Nine years ago, when he completed police college, Waugh, now 42, asked to return to Regent Park as a cop.
He wanted to “go back to the community where I grew up, and to be able to go back as a police officer in a place where there is a lot of mistrust with police,” he says before heading out on patrol in his dark blue uniform and bulletproof vest, his gun and radio clipped tight.
As Black Lives Matter protests rage and activists rail against police shootings, as officers are criticized for their handling of the mentally ill, and as a citizen’s movement swells to videotape and scrutinize officers, Toronto police constables like Waugh and his colleagues at 51 Division are on display like never before.
The police brass are acutely aware of these public relations challenges, perhaps accounting for the quick agreement to the National Post’s request for access to 51 — to its leaders, to its rank and file, to its station, to its protocols and to the madcap pageantry of life on the streets it is asked to serve and protect. 
It allows us a peek into what it means to police.
It is not yet dark and already 51 Division police patrol officers are clogged with calls. Their radios and computer screens spit endless bursts of misery, anger and discontent.
A shooting on Queen St. a few hours earlier is choking an already suffocating system — a victim teeters on the brink and a gunman is at large but new calls keep coming, cries for help, big and small. A man with a syringe is threatening to stab passersby. A child abuse complaint requires a Hungarian-speaking officer. A cyclist has been doored.
There is also a man walking in traffic near Carlton and Jarvis trying to open the doors of passing cars, a dispatcher says in a flat, steady tone.
Sgt. Danny Vega, near the intersection, suddenly brakes and springs out of his cruiser, waving a warning to drivers as he grabs a gormless man from the busy street who is clutching a tin of lacquer thinner like it’s his first-born child.
He’s been huffing — soaking a tissue in thinner and sucking brain-numbing fumes from it. White foaming bubbles dribble from his mouth and cling to his chin. Vega tells him to drop his thinner-soaked tissue but he doesn’t want to.
“Drop it or I’ll arrest you,” Vega says.
The man lets go but as soon as Vega’s attention is elsewhere he tries to retrieve it. Vega kicks it out of reach as he calls over his radio for an ambulance.

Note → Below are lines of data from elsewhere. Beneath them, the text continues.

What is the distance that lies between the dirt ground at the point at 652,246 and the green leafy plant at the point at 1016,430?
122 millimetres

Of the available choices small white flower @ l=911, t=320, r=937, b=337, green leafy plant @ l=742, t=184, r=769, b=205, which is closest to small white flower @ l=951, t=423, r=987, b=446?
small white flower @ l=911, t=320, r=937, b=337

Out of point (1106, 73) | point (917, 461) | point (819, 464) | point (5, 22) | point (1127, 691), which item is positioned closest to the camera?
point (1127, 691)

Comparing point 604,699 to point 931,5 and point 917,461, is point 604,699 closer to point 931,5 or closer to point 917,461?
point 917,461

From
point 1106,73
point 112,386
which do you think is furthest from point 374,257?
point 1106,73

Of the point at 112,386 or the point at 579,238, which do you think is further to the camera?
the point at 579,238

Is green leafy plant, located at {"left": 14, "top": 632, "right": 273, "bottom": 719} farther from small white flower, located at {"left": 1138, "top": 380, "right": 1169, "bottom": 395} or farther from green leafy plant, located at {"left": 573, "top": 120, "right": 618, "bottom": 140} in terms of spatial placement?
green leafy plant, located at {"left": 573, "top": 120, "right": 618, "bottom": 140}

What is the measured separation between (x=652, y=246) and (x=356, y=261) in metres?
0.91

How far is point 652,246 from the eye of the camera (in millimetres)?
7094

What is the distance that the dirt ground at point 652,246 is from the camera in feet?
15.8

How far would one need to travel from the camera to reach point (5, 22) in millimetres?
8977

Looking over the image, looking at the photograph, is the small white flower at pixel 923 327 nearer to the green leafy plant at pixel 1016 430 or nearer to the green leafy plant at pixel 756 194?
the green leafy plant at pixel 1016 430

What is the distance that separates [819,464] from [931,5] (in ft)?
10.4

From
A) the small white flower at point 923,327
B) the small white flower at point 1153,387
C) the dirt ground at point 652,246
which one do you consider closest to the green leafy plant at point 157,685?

This kind of call isn’t surprising. 51 Division, which encompasses Regent Park and Moss Park, is an area with many grim measurements. Among them: the highest density of homeless shelters in the country and the highest volume of violent incidents per square kilometre in the city.

Toronto Police Sgt. Daniel Vega (left) and Toronto Paramedics tend to a homeless man who required hospital transport at the corner of Church Street and Queen Street in Toronto, on Friday, June 19, 2015.  Laura Pedersen/National Post
The division itself has a mythic place in the city’s history, although not always in a good way. In years past it was variously seen as a stomping ground for aggressive cops looking to beat sense into senseless situations and as a proving ground for newbies looking to face policing’s toughest test.

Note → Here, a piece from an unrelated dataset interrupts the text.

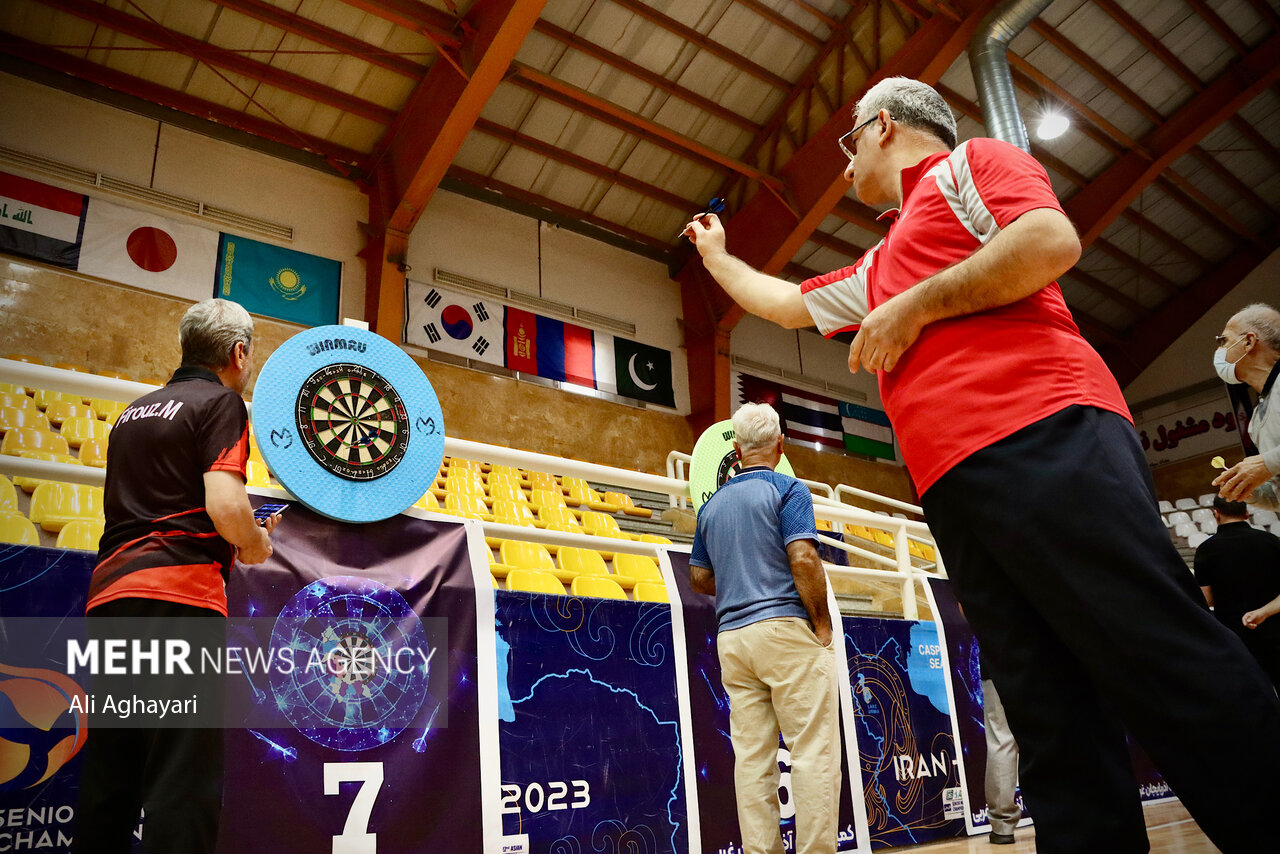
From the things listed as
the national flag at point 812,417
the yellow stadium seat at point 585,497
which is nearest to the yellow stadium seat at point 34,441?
the yellow stadium seat at point 585,497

The division’s old, fortified station on Regent St. — some called it a bunker, others a garrison — was seen by residents as such an adversarial outpost for outsiders they nicknamed it Fort Apache.
That old station is gone now. Today, 51 is based in an artfully reclaimed gas purification plant at Parliament and Front, built in 1898. Sandblasted walls and a bright, glass entranceway greet visitors instead of the old station’s barbed wire and barred windows.
And the kinds of cops inside the building have changed. Vega, for example, is gay, Uruguayan, and with an intricate sleeve tattoo from wrist to bicep, he looks more like someone an old-school cop might be busting than a police supervisor. None of it has stood in his way, although he admits he wore a long-sleeved shirt to his promotion interview, just to play it safe.
But revitalization can take time, and officers here still sometimes make headlines for the worst reasons. Earlier this year three constables were charged with a gang sex assault in a case still before the courts.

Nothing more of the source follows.